Borders has debuted its own e-bookstore and, unlike competitors Amazon.com and Barnes & Noble, Borders is taking a more neutral position in terms of the mobile e-reader devices it’s supporting.
The new e-bookstore went live Wednesday with 1.5 million volumes. Borders, the second largest bookstore chain in the U.S., is late to the online e-book party compared to competitors Barnes & Noble and Amazon.com. Nevertheless, the retailer has set a goal of grabbing 17 percent of the e-book market within the next 12 months.
Only about 5 percent of Borders sales today are generated through its Web site, and those sales consist almost entirely of hard-copy book sales.
"We'll take market share just by turning [the e-bookstore] on," said Border CEO Mike Edwards in an interview with Reuters. "A lot of people have said, 'You're kind of late to the game,' and I'm saying the game actually just started."
The online bookstore is “powered by global e-reading service Kobo,” according to the Borders press release, and Borders sells the $149 Kobo eReader device, as well as the Aluratek Libre eReader, through Borders.com.
But the company is taking the position that it’s a bookseller, not an e-reader device manufacturer, and it’s supporting a handful of document formats with its digital offerings. Borders said supported formats include ePub and PDF, and free versions of the Kobo application that run on a range of devices, including Apple’s iPhone and iPad, PCs, Macintosh computers, BlackBerry phones and mobile devices based on the Android operating system.
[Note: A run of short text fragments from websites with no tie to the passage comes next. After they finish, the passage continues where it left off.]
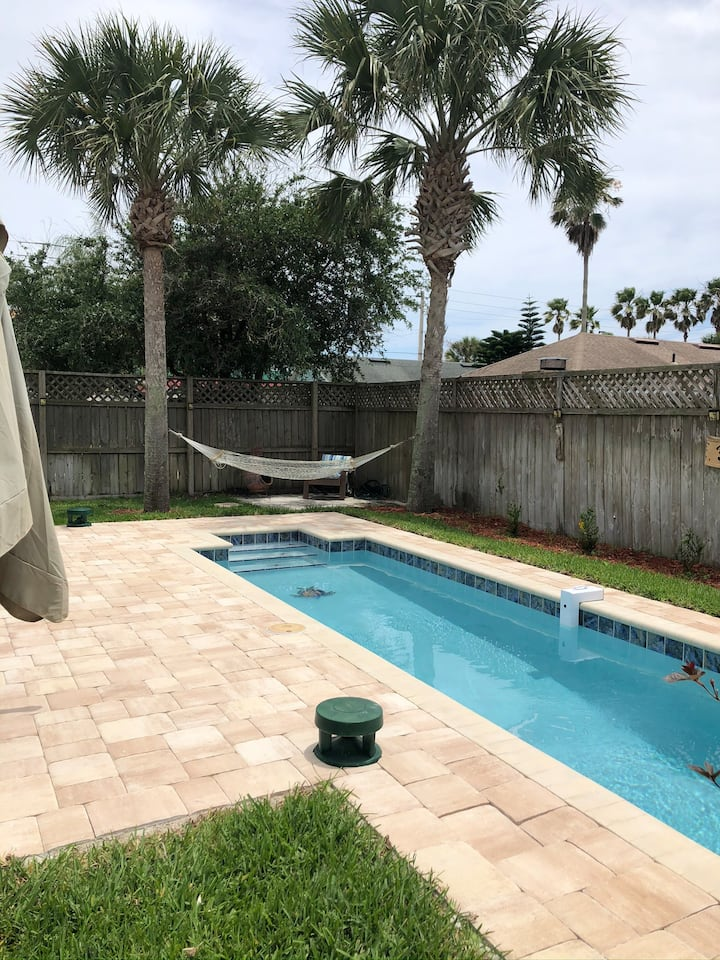 Sea Turtle Beach Cottage 2/2 with bikes and pool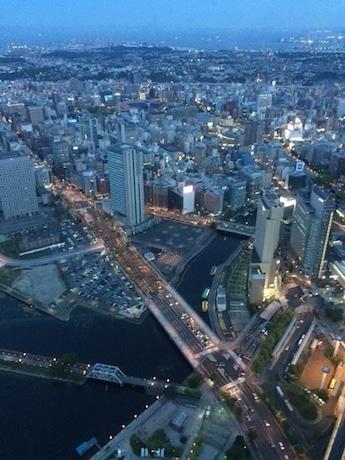 横浜市新市庁舎の建設予定地(写真中央部の空き地)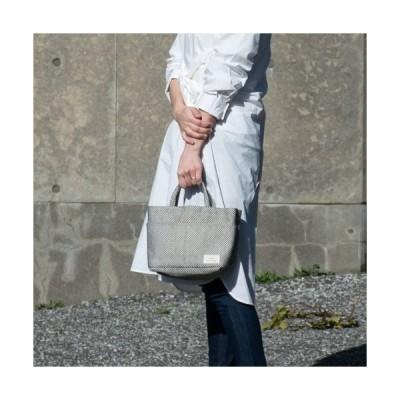 ツインバッグ Twinbag ポケットがたくさんの機能的なコンパクトバッグ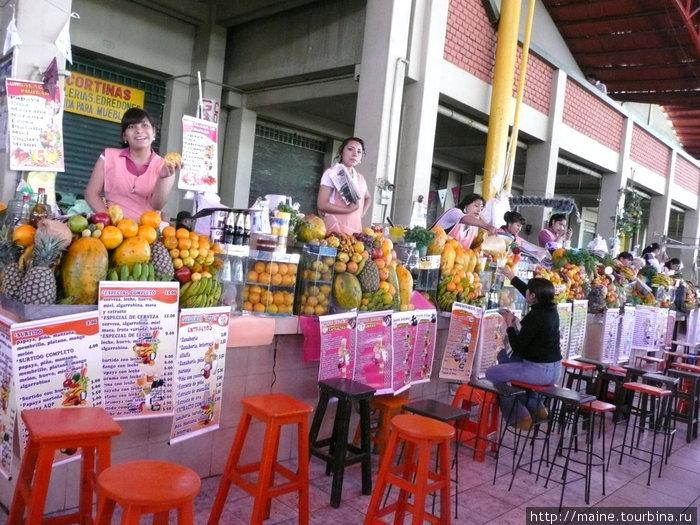 На рынке в Арекипе девушки предлагают свежевыжатый сок на любой вкус.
Borders is providing “thousands of free titles” to help attract customers. The retailer is also offering its Borders Rewards loyalty program members benefits such as special gift cards and incentives on e-reader purchases.
While Amazon.com and Barnes & Noble have heavily invested in their Kindle and Nook e-reader devices, respectively, Borders is betting that “value-priced” e-readers like those from Kobo and Aluratek that sell for less than $150 will be a hit with cost-conscious consumers and boost its e-book sales – following the old razor/razor blades sales model.
Amazon and Barnes & Noble recently have cut prices on their e-readers to bring them more in line with the lower-cost devices.